Manley Ed, Zhong Chen, Batty Michael
Centre for Advanced Spatial Analysis, University College London, Gower Street, London, WC1E 6BT UK.
Transportation (Amst). 2018;45(3):703-732. doi: 10.1007/s11116-016-9747-x. Epub 2016 Nov 10.
New smart card datasets are providing new opportunities to explore travel behaviour in much greater depth than anything accomplished hitherto. Part of this quest involves measuring the great array of regular patterns within such data and explaining these relative to less regular patterns which have often been treated in the past as noise. Here we use a simple method called DBSCAN to identify clusters of travel events associated with particular individuals whose behaviour over space and time is captured by smart card data. Our dataset is a sequence of three months of data recording when and where individual travellers start and end rail and bus travel in Greater London. This dataset contains some 640 million transactions during the period of analysis we have chosen and it enables us to begin a search for regularities at the most basic level. We first define measures of regularity in terms of the proportions of events associated with temporal, modal (rail and bus), and service regularity clusters, revealing that the frequency distributions of these clusters follow skewed distributions with different means and variances. The analysis then continues to examine how regularity relative to irregular travel across space, demonstrating high regularities in the origins of trips in the suburbs contrasted with high regularities in the destinations in central London. This analysis sets the agenda for future research into how we capture and measure the differences between regular and irregular travel which we discuss by way of conclusion.

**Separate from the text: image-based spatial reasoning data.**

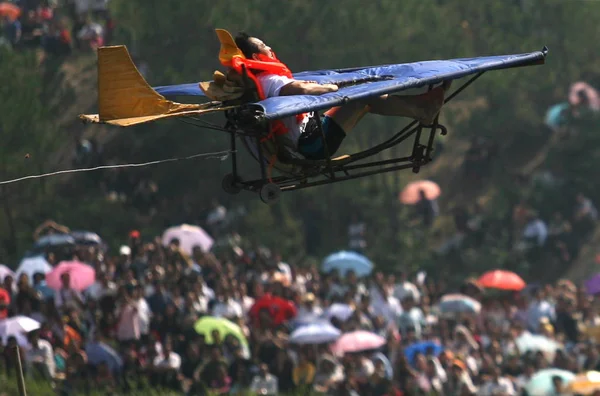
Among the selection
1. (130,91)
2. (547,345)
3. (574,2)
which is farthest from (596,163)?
(130,91)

新的智能卡数据集为更深入地探索出行行为提供了新机会,其深度远超迄今所取得的任何成果。这项探索工作的一部分涉及测量此类数据中大量的常规模式,并相对于过去常被视为噪声的不太常规的模式来解释这些常规模式。在此,我们使用一种名为DBSCAN的简单方法来识别与特定个体相关的出行事件集群,智能卡数据记录了这些个体在空间和时间上的行为。我们的数据集是三个月的数据序列,记录了大伦敦地区个体旅行者铁路和公交出行的起止时间和地点。在我们选择的分析期间,这个数据集包含约6.4亿笔交易,这使我们能够在最基本的层面上开始寻找规律。我们首先根据与时间、模式(铁路和公交)以及服务规律集群相关的事件比例来定义规律度量,结果表明这些集群的频率分布遵循具有不同均值和方差的偏态分布。然后分析继续考察相对于跨空间的不规则出行的规律情况,结果显示郊区出行起点的规律性较高,而伦敦市中心目的地的规律性也较高。这项分析为未来研究设定了议程,即我们如何捕捉和衡量常规出行与不规则出行之间的差异,我们将在结论部分进行讨论。